Wednesday, October 8, 2008

God is not a Capitalist.

I need to be writing an essay for school. I can't. My mind is being pulled in a hundred different directions. Unfortunately, not one of those is leading me down the path to completing (or even beginning, for that matter) this essay.

I was walking through the living room, and in passing heard a preview for an upcoming 700 Club segment. (Let me clarify that no one was in the living room, watching the 700 Club. I'm not sure why I feel such a strong need to tell you that...My pride doesn't want my family to be associated with Pat Robertson.) Anyway. The sound bite was something like, "See how one missionary's ideas could change an entire country in Africa." My initial intention of getting water from the kitchen was completely forgotten and I froze and stared at the TV.

REALLY? ONE man is going to change an African country with HIS ideas? His picture flashed across the screen and as I suspected, he wasn't himself African. He was a white American.

I didn't take the time to watch the segment. Its possible that the guy has pure intentions and a solid plan. But, more often than not, it seems that people waltz into other people's context thinking that they know the answers to everyone else's problems.

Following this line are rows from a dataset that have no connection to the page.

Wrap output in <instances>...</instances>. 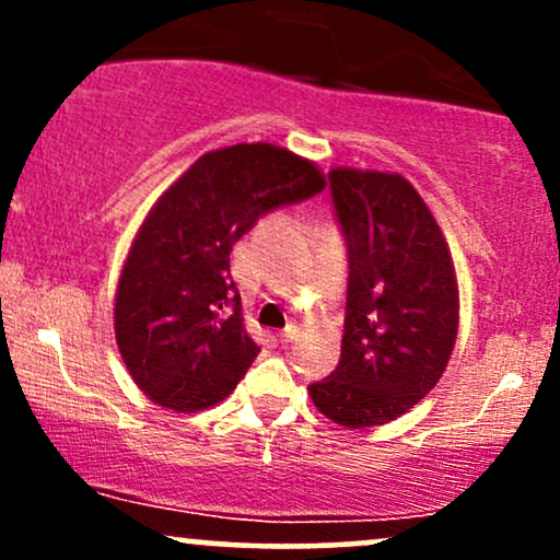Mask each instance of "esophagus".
<instances>
[{
  "instance_id": "obj_1",
  "label": "esophagus",
  "mask_w": 560,
  "mask_h": 560,
  "mask_svg": "<svg viewBox=\"0 0 560 560\" xmlns=\"http://www.w3.org/2000/svg\"><path fill=\"white\" fill-rule=\"evenodd\" d=\"M298 331H300L298 326H294V324H289L287 329H281L279 334H276V337H279V342H281V345H289V342H292L294 337H298Z\"/></svg>"
}]
</instances>
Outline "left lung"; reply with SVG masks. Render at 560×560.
<instances>
[{
  "label": "left lung",
  "mask_w": 560,
  "mask_h": 560,
  "mask_svg": "<svg viewBox=\"0 0 560 560\" xmlns=\"http://www.w3.org/2000/svg\"><path fill=\"white\" fill-rule=\"evenodd\" d=\"M329 182L350 287L339 365L307 395L339 427H382L445 374L458 339V279L445 234L408 178L337 165Z\"/></svg>",
  "instance_id": "left-lung-1"
}]
</instances>
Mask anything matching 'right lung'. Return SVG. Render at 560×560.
<instances>
[{
	"label": "right lung",
	"instance_id": "obj_1",
	"mask_svg": "<svg viewBox=\"0 0 560 560\" xmlns=\"http://www.w3.org/2000/svg\"><path fill=\"white\" fill-rule=\"evenodd\" d=\"M326 176L284 147L205 152L133 236L115 289V342L160 408L197 413L234 392L260 347L244 329L231 249L266 210L318 195Z\"/></svg>",
	"mask_w": 560,
	"mask_h": 560
}]
</instances>
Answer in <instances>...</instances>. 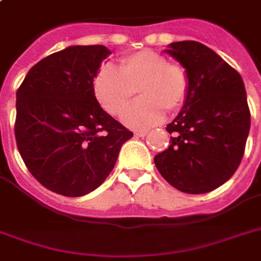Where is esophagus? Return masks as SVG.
<instances>
[{
  "label": "esophagus",
  "instance_id": "34e87169",
  "mask_svg": "<svg viewBox=\"0 0 261 261\" xmlns=\"http://www.w3.org/2000/svg\"><path fill=\"white\" fill-rule=\"evenodd\" d=\"M147 135V131H135V137H146Z\"/></svg>",
  "mask_w": 261,
  "mask_h": 261
}]
</instances>
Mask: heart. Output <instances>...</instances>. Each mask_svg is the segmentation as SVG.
<instances>
[{
	"instance_id": "b5f03b06",
	"label": "heart",
	"mask_w": 261,
	"mask_h": 261,
	"mask_svg": "<svg viewBox=\"0 0 261 261\" xmlns=\"http://www.w3.org/2000/svg\"><path fill=\"white\" fill-rule=\"evenodd\" d=\"M96 98L108 114L119 116L133 101L138 89L141 100L124 114V123L133 128H146L164 119V110L181 108L188 93L184 67L168 62L160 53L142 50L120 61L119 70L104 65L93 80Z\"/></svg>"
}]
</instances>
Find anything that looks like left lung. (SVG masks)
I'll return each instance as SVG.
<instances>
[{
	"label": "left lung",
	"mask_w": 261,
	"mask_h": 261,
	"mask_svg": "<svg viewBox=\"0 0 261 261\" xmlns=\"http://www.w3.org/2000/svg\"><path fill=\"white\" fill-rule=\"evenodd\" d=\"M168 48L186 69L188 93L167 126L171 145L154 164L178 191L206 194L226 182L243 160L251 127L245 87L239 71L202 43L174 42Z\"/></svg>",
	"instance_id": "obj_1"
}]
</instances>
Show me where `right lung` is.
<instances>
[{"mask_svg": "<svg viewBox=\"0 0 261 261\" xmlns=\"http://www.w3.org/2000/svg\"><path fill=\"white\" fill-rule=\"evenodd\" d=\"M110 54L98 44L67 47L31 67L17 89V149L55 194L75 198L101 186L133 137L94 96V75Z\"/></svg>", "mask_w": 261, "mask_h": 261, "instance_id": "obj_1", "label": "right lung"}]
</instances>
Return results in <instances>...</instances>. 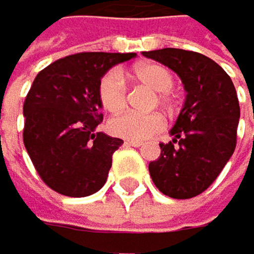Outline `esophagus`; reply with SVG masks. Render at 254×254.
<instances>
[{
	"label": "esophagus",
	"instance_id": "34e87169",
	"mask_svg": "<svg viewBox=\"0 0 254 254\" xmlns=\"http://www.w3.org/2000/svg\"><path fill=\"white\" fill-rule=\"evenodd\" d=\"M125 144L129 145V147H140V145H144V142L142 140H126Z\"/></svg>",
	"mask_w": 254,
	"mask_h": 254
}]
</instances>
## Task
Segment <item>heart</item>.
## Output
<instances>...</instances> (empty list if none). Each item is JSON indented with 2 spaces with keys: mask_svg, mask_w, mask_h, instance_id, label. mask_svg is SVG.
<instances>
[{
  "mask_svg": "<svg viewBox=\"0 0 254 254\" xmlns=\"http://www.w3.org/2000/svg\"><path fill=\"white\" fill-rule=\"evenodd\" d=\"M128 75L153 88L156 91L158 102L161 104L169 102V90L174 85V77L167 67L156 63H147L134 67ZM98 98L102 109L107 112H120L126 104V85L123 75L115 69L102 75L98 85ZM107 128L117 137L145 140L164 128V120L158 114L123 112L110 118Z\"/></svg>",
  "mask_w": 254,
  "mask_h": 254,
  "instance_id": "obj_1",
  "label": "heart"
}]
</instances>
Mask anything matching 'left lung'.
I'll use <instances>...</instances> for the list:
<instances>
[{
    "instance_id": "obj_1",
    "label": "left lung",
    "mask_w": 254,
    "mask_h": 254,
    "mask_svg": "<svg viewBox=\"0 0 254 254\" xmlns=\"http://www.w3.org/2000/svg\"><path fill=\"white\" fill-rule=\"evenodd\" d=\"M180 77L185 102L171 128L172 140L159 144L161 155L148 164L150 177L163 194L190 199L218 177L234 153L240 107L231 77L197 52L161 49L144 52Z\"/></svg>"
}]
</instances>
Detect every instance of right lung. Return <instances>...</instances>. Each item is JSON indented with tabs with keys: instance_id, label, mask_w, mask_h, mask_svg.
<instances>
[{
	"instance_id": "right-lung-1",
	"label": "right lung",
	"mask_w": 254,
	"mask_h": 254,
	"mask_svg": "<svg viewBox=\"0 0 254 254\" xmlns=\"http://www.w3.org/2000/svg\"><path fill=\"white\" fill-rule=\"evenodd\" d=\"M131 58L136 53H75L36 75L23 104V142L41 179L57 193L85 197L104 187L123 140L98 131V85L110 67Z\"/></svg>"
}]
</instances>
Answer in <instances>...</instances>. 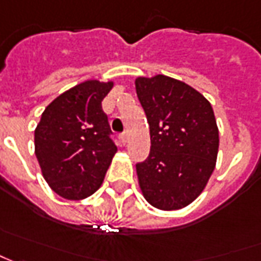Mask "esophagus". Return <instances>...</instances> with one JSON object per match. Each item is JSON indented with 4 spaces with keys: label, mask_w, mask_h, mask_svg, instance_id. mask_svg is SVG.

I think it is terribly unfortunate that people (myself included) see the world through such a biased, ethnocentric perspective that we believe that our way is the best way and everyone else is doing life wrong.

In the big picture, that means (to me) that it is not our job to take Capitalism and Americanized Christianity to the rest of the world. Just because it works (or does it?) for us does not mean that it is the solution for the world's problems. We are not called to proselytize. We are called to LOVE. I believe that an essential part of loving people is allowing them to use their own God given power, creativity, and perspective to build their own structures of government and their own practices in worshiping their Creator. If it is not simply the message of God's love, grace, and hope that we are taking to the lives of our brother's and sisters -- if we are attempting to indoctrinate them, to convince them to see the world through our eyes and to live according to our values and norms...then we become oppressors.

God is not confined to our systems, our beliefs, our practices. God is outside of and above all of those things. Certainly, he can use our pitiful attempts at government to further his work. But, that's all they are -- pitiful attempts. Everything established by man will fail. It will not last.

It is the message of the Kingdom of Heaven we cry out. A Kingdom of peace, justice, equality, grace, and love.